Yesterday I looked at myself in the mirror And although I tried to take the advice given to me by my therapist I was unable to find a single thing I might even just tolerate about myself. Instead, my mind and heart raced each other, trying to see who would win the prize of defeating me as I scan my naked body for each and every inconsistency and insufficiency.
You see my first memory of self hatred comes from a place most people could not predict. Imagine me at six years old standing in the shower, so proud of myself For finally graduating from the bathtub I had associated with childhood. I had just finished reading “Falling Up” by Shel Silverstein. And out of the more than 400 poems by this poet one stuck to my brain Like peanut butter on the roof of my mouth after eating a PB&J.
Now if you’ll forgive me for getting off track for just this moment I’d like to read you this poem entitled “Scale.”
“If I could only see the scale, I’m sure that it would state That I’ve lost ounces...maybe pounds Or even tons of weight. ‘You’d better eat some pancakes- You’re skinny as a rail.’ I’m sure that’s what the scale would say… If only I could see the scale.”
If you’ve ever read a poem by Shel Silverstein you’d know that each of them Are accompanied by an illustration. This particular poem is positioned next to a drawing of a person standing on a scale Unable to see the number because their stomach juts out just far enough To block their view of the information that scale is providing. I remember looking down at my naked body Only to realize that i also could not see my feet. My childish, growing, prepubescent tummy obstructed my view of my toes. And I remember thinking for the first time, “Wow, I am fat.” And that same feeling has followed me throughout these subsequent years. Throughout elementary, middle, high school and beyond. My dysmorphic perspective has been a shadow of which I could not shake. And try as I might, deep down I knew that this was my fate.
I started restricting what I ate starting in 6th grade. -I counted calories lost and gained and measured my size by the tightness of a tank top. I watched videos of people like Eugenia Cooney, and inspired myself through the photos I saw of Emaciated girls kept alive by feeding tubes. I was 12. -I was diagnosed with Ee Dee En Oh Ess in the summer of seventh grade. EDNOS is a catch-all eating disorder characterized by the characteristics you lacked To be able to gain the coveted name brand DSM-5 diagnosis of anorexia. -This I considered to be my failure. To not qualify because of a lack of being underweight was all I needed for motivation. So I doubled down on my efforts to lose weight and by the age of fourteen I had finally achieved that which I so...craved. I was the best. The skinniest. The one people whispered about in the halls and I had all the attention I could ever dream of getting. And I was happy. Wasn’t I?
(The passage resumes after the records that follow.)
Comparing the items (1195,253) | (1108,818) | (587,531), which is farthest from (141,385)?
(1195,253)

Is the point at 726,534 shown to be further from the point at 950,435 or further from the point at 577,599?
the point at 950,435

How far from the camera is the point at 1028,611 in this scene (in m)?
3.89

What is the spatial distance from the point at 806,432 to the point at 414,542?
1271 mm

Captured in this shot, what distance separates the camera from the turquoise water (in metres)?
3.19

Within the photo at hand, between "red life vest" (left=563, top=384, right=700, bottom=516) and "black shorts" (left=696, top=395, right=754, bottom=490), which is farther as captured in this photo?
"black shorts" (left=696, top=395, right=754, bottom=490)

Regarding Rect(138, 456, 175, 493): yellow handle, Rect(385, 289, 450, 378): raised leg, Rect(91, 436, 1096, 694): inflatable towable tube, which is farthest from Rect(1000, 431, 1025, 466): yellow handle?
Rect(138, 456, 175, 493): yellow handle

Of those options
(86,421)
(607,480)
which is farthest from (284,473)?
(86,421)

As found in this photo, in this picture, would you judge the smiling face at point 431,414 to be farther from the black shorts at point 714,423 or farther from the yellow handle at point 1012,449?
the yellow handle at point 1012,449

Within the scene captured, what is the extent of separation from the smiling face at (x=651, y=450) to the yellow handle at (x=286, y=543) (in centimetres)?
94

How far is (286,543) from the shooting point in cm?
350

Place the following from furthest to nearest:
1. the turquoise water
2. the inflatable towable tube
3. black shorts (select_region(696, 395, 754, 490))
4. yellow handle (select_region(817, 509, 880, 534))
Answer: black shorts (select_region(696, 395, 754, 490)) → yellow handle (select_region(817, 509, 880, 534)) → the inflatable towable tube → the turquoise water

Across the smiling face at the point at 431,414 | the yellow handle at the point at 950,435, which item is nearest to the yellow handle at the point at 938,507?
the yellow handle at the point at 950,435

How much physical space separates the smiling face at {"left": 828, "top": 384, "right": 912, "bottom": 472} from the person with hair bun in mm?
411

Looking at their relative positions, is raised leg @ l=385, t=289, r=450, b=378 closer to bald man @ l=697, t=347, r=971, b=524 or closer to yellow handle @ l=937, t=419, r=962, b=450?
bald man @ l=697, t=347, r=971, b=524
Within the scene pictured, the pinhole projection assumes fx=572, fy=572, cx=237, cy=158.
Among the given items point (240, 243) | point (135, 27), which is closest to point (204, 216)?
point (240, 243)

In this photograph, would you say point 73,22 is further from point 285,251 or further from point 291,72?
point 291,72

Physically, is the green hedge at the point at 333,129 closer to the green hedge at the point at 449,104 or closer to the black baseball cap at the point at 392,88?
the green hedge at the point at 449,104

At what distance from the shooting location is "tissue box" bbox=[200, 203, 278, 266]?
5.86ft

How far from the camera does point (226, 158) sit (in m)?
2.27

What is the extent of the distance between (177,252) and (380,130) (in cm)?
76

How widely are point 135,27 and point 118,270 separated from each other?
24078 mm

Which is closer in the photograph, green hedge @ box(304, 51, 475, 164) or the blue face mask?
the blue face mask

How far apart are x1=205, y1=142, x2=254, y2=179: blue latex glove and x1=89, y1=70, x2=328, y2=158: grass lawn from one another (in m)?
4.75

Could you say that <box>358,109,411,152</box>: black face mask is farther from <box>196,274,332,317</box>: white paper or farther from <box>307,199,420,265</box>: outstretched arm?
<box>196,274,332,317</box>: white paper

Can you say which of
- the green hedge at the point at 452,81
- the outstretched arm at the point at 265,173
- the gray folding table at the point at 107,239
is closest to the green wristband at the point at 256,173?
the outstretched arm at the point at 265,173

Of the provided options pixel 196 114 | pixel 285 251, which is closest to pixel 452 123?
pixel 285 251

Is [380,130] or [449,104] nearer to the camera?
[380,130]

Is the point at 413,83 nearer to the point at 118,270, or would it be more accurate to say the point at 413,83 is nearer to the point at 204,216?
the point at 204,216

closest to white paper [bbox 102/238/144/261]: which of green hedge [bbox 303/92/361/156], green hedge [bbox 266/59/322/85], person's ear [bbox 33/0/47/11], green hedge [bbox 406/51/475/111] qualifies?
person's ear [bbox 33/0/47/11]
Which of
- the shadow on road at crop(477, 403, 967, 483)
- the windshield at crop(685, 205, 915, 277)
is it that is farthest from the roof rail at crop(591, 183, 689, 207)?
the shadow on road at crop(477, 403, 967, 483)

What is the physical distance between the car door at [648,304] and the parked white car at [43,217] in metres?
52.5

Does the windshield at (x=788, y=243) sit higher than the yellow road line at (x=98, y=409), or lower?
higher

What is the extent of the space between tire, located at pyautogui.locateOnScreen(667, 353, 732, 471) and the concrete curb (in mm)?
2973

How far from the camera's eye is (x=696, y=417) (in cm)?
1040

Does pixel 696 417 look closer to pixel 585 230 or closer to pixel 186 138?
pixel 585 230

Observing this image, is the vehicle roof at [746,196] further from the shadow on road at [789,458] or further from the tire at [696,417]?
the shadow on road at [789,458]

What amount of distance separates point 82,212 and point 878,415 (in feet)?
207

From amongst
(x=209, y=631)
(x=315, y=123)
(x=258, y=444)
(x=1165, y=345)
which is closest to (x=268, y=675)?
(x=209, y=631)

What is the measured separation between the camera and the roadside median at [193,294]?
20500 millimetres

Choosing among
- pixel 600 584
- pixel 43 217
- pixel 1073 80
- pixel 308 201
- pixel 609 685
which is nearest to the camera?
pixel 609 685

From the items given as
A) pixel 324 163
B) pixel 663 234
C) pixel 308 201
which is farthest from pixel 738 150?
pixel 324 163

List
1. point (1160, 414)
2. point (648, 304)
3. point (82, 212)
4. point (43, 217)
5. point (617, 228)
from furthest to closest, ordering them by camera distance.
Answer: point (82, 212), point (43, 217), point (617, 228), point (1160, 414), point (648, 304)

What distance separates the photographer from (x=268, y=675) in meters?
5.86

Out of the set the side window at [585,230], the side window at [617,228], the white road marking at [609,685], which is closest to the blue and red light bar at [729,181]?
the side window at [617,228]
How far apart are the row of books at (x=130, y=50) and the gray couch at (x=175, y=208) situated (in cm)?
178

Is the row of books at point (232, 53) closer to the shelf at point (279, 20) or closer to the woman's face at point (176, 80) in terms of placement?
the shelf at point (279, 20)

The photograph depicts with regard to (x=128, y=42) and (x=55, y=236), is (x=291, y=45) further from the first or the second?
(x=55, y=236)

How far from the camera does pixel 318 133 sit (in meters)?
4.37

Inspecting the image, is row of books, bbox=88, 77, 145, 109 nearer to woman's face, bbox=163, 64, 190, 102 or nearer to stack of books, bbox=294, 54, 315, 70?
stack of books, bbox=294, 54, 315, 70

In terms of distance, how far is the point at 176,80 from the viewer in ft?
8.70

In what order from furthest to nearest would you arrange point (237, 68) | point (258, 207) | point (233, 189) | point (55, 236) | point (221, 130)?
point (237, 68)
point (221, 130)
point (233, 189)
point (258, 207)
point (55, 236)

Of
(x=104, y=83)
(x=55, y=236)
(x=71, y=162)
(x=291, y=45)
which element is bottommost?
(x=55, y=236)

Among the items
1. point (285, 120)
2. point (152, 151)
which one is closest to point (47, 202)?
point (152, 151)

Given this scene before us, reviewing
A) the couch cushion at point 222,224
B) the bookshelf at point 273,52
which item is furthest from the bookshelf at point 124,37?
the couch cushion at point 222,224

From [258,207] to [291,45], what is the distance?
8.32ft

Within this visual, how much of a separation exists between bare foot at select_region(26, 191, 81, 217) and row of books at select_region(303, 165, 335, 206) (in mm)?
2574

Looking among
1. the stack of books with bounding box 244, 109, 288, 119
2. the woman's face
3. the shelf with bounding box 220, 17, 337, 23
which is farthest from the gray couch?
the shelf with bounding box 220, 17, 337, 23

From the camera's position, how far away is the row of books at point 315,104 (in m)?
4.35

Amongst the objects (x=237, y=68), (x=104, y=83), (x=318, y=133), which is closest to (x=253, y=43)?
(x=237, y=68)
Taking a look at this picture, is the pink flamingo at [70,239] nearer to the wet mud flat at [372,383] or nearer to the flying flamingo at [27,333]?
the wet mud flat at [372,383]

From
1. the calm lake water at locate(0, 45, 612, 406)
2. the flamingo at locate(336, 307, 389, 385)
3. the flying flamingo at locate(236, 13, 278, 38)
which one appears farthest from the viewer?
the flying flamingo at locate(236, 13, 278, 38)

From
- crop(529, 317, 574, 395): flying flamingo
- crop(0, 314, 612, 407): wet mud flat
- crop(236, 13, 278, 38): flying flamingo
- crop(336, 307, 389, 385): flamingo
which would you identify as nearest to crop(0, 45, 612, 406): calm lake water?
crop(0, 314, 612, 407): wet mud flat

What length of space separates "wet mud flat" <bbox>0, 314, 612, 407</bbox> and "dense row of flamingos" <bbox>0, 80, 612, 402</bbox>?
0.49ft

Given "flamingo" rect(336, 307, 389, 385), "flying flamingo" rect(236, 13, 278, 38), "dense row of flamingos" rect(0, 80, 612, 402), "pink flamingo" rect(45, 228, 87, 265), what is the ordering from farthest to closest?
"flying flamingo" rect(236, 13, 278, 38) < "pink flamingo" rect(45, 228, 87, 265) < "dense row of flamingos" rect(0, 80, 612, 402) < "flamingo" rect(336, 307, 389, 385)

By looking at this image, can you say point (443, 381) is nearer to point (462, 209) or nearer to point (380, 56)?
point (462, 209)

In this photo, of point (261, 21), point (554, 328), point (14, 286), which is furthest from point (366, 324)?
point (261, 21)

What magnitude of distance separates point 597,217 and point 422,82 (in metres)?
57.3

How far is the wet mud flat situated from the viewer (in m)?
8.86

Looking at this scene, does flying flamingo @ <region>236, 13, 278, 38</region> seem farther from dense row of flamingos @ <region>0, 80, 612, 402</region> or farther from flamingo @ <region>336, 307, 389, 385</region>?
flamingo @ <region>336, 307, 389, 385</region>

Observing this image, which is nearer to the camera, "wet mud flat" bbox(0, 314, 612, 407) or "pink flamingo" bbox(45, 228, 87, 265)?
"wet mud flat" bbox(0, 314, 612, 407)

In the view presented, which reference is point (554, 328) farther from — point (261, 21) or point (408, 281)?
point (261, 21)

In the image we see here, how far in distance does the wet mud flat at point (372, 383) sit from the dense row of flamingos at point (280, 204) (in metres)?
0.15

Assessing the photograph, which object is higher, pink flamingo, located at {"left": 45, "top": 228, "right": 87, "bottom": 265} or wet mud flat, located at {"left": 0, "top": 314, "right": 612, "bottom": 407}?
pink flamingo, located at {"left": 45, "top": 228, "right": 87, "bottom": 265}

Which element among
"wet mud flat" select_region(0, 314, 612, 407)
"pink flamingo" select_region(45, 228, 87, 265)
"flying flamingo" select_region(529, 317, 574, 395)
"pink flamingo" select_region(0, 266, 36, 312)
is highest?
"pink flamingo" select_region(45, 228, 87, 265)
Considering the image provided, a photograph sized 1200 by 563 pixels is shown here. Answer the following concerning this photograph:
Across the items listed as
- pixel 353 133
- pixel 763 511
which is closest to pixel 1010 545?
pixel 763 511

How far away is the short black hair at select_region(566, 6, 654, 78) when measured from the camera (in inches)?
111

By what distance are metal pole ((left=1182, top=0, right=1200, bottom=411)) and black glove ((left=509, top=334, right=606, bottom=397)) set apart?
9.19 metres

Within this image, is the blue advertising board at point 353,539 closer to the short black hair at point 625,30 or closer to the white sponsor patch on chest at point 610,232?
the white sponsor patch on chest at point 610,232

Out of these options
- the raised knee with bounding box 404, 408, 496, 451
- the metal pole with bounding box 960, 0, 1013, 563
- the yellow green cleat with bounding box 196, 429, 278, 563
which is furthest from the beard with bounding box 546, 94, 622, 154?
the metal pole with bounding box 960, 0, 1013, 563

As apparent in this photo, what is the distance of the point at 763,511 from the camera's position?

Skip ahead to now and you will know my comeback story. Seven years of weekly therapy, numerous psych ward stays, and one near-death experience I can finally say that I am at a stable and healthy weight. I continue to despise my body, but now I have the tools and mechanisms to be able to fight off the demon I had nicknamed “Ana”. -And while I still cannot say that I truly love myself the way I am, Slowly and steadily I continue to improve. And I hope that one day I can look into that mirror, take in all my flaws and still be able to tell little 6 year old Grace… “Sweet girl, you will be okay”.